TCLF: Leading with Landscape Conference Presentation – Panel 2 Moderator: Bruce Kuwabara



Compelling and visionary designers and others examine Toronto’s international leadership in landscape architecture-based development. Provocative, headline-making speakers at this May 2015 conference in Toronto highlighted exceptional design and sustainability in world-class waterfront projects, the city’s extensive ravine system and it legacy of parks. To learn more about the conference: http://tclf.org/sites/default/files/microsites/toronto2015/index.html

Torontonians felt a measure of pride but also skepticism when The Economist recently ranked Toronto as the “best place to live.” Now the fourth largest city in North America, Toronto is experiencing the greatest growth spurt in its history. With approximately 100,000 new immigrants arriving per year, it is also thriving as one of the most multi-cultural cities in the world. But the growing income gap between rich and poor has redefined the urban geography, with the most affluent concentrated in the downtown
and the poorly paid pushed out to the suburbs, without convenient access to public transit. No longer “Toronto the Good” or “New York Run by the Swiss,” our structural and management challenges are immense, particularly in the chronic lack of vision and funding for public transit and infrastructure.

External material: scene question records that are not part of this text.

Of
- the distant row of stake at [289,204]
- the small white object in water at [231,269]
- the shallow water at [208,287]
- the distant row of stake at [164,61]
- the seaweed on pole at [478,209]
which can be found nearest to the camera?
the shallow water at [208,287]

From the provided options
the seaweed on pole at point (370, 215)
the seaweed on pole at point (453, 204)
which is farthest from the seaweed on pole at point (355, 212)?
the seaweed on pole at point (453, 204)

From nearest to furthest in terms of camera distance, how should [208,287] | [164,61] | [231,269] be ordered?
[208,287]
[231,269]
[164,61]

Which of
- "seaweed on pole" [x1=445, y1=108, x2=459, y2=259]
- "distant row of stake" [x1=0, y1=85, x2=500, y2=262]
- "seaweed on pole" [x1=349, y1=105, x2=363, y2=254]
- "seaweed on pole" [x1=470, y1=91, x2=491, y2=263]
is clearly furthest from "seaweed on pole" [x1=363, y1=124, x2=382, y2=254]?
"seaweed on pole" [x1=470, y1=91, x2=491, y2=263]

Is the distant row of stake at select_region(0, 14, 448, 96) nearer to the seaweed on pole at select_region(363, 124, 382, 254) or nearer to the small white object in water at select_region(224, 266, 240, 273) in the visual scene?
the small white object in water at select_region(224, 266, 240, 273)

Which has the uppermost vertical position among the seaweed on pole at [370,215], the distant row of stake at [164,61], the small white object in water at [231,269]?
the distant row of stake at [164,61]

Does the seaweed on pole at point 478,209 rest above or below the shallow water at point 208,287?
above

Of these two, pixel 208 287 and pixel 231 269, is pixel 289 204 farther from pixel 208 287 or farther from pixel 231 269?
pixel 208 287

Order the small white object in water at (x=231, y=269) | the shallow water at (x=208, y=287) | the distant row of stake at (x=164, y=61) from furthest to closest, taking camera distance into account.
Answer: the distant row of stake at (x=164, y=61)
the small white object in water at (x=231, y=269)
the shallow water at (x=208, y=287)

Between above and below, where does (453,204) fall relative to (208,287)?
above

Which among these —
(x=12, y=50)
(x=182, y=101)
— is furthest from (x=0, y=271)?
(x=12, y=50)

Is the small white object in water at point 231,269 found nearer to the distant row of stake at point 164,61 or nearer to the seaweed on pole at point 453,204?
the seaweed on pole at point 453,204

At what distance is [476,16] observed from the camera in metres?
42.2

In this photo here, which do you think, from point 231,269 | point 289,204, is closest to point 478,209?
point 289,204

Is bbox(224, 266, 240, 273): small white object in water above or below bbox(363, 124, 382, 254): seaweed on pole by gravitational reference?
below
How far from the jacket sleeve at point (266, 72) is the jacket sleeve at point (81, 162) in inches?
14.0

David Crombie, Toronto’s “tiny, perfect mayor” from 1972 to 1978 declared that the future of the city is the public realm. Emerging from the recent volatility of the Ford era and entering a period of new civic leadership supported by John Tory, there is opportunity to reset urban thinking in the city, mobilize Crombie’s vision, and leverage positive initiatives such as Waterfront Toronto, the publicly funded agency leading with landscape to create a vibrant social, environmental and economically sustainable
urban model.

What does it mean to lead with landscape? This session will examine recent exemplars and lessons through three different perspectives: Geoff Cape, a leading thinker on connecting people to people, and people to nature through his acclaimed Evergreen Brick Works; Adriaan Geuze of West 8 who, in association with Toronto-based firm DTAH, is leading the transformation of the Central Waterfront and Ontario Place Park; and Thomas Woltz, owner of Nelson Byrd Woltz Landscape Architects known for
environmentally sensitive, high performance landscapes as well as processes of community engagement.